» WHAT YOU HAVE TO DO
Tally how many lines in the items below contain the string "furthest", with case counting, and reply with the number alone.

▼

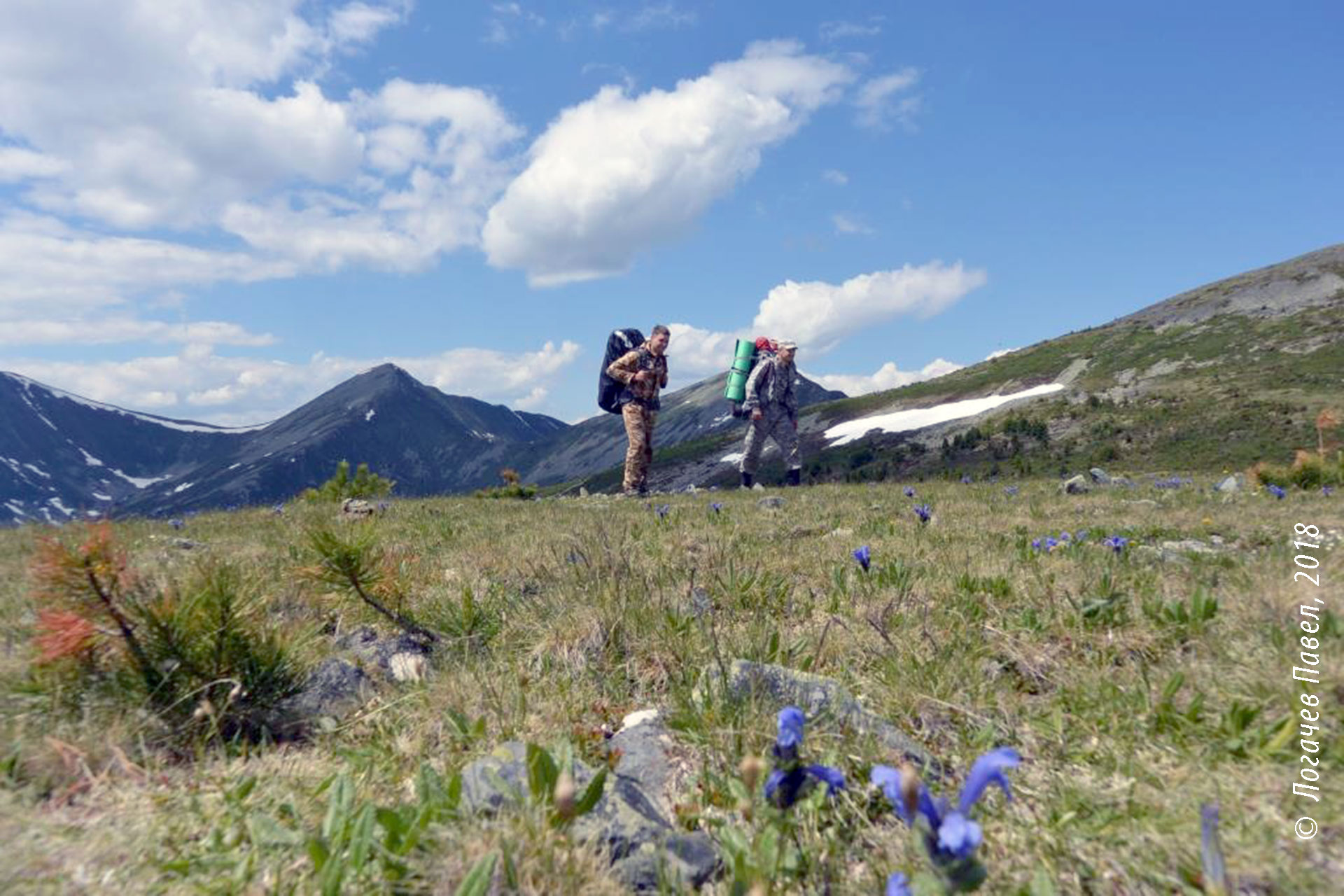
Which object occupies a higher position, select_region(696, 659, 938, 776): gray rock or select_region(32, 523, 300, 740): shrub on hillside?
select_region(32, 523, 300, 740): shrub on hillside

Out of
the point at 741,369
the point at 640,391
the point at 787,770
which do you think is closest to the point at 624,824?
the point at 787,770

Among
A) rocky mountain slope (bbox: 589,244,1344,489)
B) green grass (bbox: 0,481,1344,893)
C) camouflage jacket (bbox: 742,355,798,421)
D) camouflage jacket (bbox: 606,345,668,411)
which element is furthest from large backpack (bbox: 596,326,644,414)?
rocky mountain slope (bbox: 589,244,1344,489)

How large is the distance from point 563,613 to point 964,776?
2396mm

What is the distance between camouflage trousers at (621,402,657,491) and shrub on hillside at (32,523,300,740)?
42.3 ft

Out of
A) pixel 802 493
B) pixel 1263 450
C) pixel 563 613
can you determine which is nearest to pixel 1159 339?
pixel 1263 450

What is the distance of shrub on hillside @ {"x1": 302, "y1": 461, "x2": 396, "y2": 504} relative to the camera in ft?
59.8

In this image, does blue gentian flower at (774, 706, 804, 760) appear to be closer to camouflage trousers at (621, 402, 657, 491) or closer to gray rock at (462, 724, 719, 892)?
gray rock at (462, 724, 719, 892)

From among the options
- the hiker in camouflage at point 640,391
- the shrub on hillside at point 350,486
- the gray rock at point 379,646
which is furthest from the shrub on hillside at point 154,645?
the shrub on hillside at point 350,486

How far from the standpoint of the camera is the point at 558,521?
33.1 feet

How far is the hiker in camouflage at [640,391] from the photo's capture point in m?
16.3

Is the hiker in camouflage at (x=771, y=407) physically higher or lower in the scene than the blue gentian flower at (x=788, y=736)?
higher

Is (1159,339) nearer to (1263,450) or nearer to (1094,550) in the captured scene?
(1263,450)

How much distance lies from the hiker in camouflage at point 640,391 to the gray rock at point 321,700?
12.5 metres

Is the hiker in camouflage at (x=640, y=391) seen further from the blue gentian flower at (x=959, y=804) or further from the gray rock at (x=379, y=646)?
the blue gentian flower at (x=959, y=804)
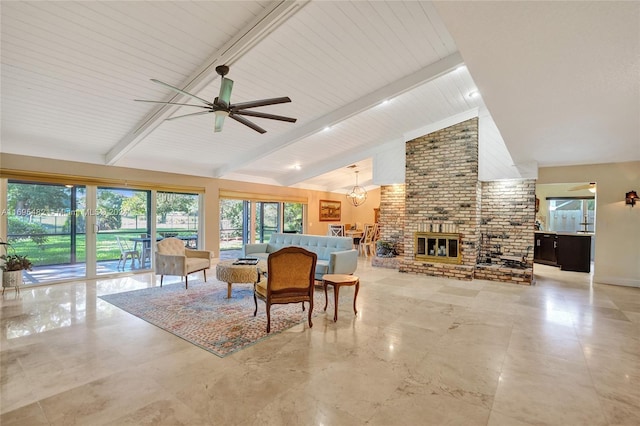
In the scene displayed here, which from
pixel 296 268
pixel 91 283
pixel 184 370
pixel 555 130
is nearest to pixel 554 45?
pixel 555 130

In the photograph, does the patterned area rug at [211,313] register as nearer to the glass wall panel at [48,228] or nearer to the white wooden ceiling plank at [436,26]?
the glass wall panel at [48,228]

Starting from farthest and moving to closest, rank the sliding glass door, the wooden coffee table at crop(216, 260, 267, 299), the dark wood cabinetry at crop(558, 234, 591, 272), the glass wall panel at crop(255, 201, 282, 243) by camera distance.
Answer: the glass wall panel at crop(255, 201, 282, 243), the sliding glass door, the dark wood cabinetry at crop(558, 234, 591, 272), the wooden coffee table at crop(216, 260, 267, 299)

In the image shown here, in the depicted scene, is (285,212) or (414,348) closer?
(414,348)

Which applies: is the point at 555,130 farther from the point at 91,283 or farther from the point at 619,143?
the point at 91,283

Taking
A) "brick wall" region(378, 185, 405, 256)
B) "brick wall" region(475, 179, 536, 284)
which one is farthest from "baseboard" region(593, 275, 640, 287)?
"brick wall" region(378, 185, 405, 256)

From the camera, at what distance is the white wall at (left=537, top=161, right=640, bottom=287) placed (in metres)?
5.85

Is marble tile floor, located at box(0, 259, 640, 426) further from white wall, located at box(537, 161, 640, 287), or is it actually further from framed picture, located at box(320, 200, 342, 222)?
framed picture, located at box(320, 200, 342, 222)

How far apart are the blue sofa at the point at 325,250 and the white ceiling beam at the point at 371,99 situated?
1994mm

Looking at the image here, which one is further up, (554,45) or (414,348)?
(554,45)

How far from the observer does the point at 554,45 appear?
218 centimetres

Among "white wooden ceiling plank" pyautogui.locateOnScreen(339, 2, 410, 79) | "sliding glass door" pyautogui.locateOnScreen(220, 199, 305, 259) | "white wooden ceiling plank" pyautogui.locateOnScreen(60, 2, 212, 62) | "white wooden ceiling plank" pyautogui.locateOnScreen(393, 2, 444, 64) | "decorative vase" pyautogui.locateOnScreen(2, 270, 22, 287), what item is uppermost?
"white wooden ceiling plank" pyautogui.locateOnScreen(393, 2, 444, 64)

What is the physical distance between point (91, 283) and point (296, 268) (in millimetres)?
4568

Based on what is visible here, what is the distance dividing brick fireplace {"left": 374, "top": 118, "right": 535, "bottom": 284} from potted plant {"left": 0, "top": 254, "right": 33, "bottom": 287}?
7.07 metres

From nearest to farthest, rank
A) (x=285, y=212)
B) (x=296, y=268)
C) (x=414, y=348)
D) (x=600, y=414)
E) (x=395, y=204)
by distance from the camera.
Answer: (x=600, y=414) < (x=414, y=348) < (x=296, y=268) < (x=395, y=204) < (x=285, y=212)
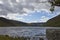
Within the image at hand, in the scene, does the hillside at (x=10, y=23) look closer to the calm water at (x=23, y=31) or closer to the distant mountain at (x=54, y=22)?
the calm water at (x=23, y=31)

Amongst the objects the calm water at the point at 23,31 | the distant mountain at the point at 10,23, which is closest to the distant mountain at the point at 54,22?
the calm water at the point at 23,31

▲

» SOLUTION TO THE PROBLEM
2